We spent a pleasant weekend back in the old country – Ireland.

It rained almost the whole time. But life in the pubs was bright and cheery.

We are renovating a handsome, but derelict, old mansion in County Waterford on the southeast coast. It will be our new European headquarters.

New headquarters in old mansion…

Woodlock House, as it’s called, was once the residence of the Malcomson family – a prosperous clan of Irish Quaker cotton merchants.

Alas, the family threw its lot in with the South in the War Between the States. When the South lost, the Malcomsons found themselves with a big stack of Confederate notes… and never recovered.

Draghi’s New Promise

But back to more recent developments…

Mario “Whatever It Takes” Draghi came back strong on Friday. After disappointing investors on Thursday with limp and irresolute measures to juice up asset prices, the European Central Bank’s head honcho made it clear he would not be held back by common sense, sensible theory, or the cumulative experience of generations of central bankers.

Barron’s has the report:

Draghi dismissed speculation that dissent among the ECB’s governing council (notably from the Germans) kept him from taking more forceful action.

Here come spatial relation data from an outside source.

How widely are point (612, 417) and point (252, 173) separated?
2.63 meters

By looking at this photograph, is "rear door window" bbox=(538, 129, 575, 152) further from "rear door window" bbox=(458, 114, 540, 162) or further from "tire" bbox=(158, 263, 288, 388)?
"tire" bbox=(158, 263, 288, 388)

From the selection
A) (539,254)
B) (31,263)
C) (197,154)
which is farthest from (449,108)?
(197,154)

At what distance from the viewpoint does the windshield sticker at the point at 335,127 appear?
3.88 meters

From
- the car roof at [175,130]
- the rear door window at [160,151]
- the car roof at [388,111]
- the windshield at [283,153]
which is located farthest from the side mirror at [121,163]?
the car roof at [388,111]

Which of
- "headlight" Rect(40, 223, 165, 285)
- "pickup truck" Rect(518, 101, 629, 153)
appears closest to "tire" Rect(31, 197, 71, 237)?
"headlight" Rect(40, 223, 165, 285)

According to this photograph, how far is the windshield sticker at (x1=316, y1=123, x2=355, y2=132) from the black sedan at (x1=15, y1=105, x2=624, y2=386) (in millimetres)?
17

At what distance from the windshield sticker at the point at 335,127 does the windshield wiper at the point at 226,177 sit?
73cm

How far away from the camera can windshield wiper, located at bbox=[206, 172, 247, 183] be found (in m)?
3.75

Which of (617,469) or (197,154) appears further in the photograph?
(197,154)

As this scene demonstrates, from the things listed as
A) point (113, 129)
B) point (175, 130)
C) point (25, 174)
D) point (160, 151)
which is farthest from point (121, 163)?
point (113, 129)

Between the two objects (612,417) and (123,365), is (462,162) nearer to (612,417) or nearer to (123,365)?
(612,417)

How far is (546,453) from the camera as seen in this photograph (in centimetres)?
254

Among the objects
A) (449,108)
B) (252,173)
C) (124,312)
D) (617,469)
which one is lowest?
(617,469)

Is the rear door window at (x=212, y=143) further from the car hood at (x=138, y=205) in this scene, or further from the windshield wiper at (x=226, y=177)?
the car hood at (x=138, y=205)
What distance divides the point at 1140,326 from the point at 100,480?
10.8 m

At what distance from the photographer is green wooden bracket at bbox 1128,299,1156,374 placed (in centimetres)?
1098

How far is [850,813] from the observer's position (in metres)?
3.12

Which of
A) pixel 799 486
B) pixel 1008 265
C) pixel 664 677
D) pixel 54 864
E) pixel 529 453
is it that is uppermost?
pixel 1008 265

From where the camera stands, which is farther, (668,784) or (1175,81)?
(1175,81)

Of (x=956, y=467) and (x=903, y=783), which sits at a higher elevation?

Dissent is normal at central banks, including the Fed, but he added that lack of unanimity isn’t a constraint on his decisions. Neither is the size of the ECB balance sheet, which can be expanded as needed to meet its objectives.

‘We have the power to act. We have the determination to act. We have the commitment to act,’ the ECB president stated emphatically.

Draghi’s goal is to force consumer price inflation levels higher in Europe.

Why losing buying power is a worthy goal for a nation’s money has never been fully explained. Nor has it been demonstrated – either in practice or in Ph.D. theses – that buying crummy debts from banks at above-market prices (aka QE) is an effective way to boost consumer prices.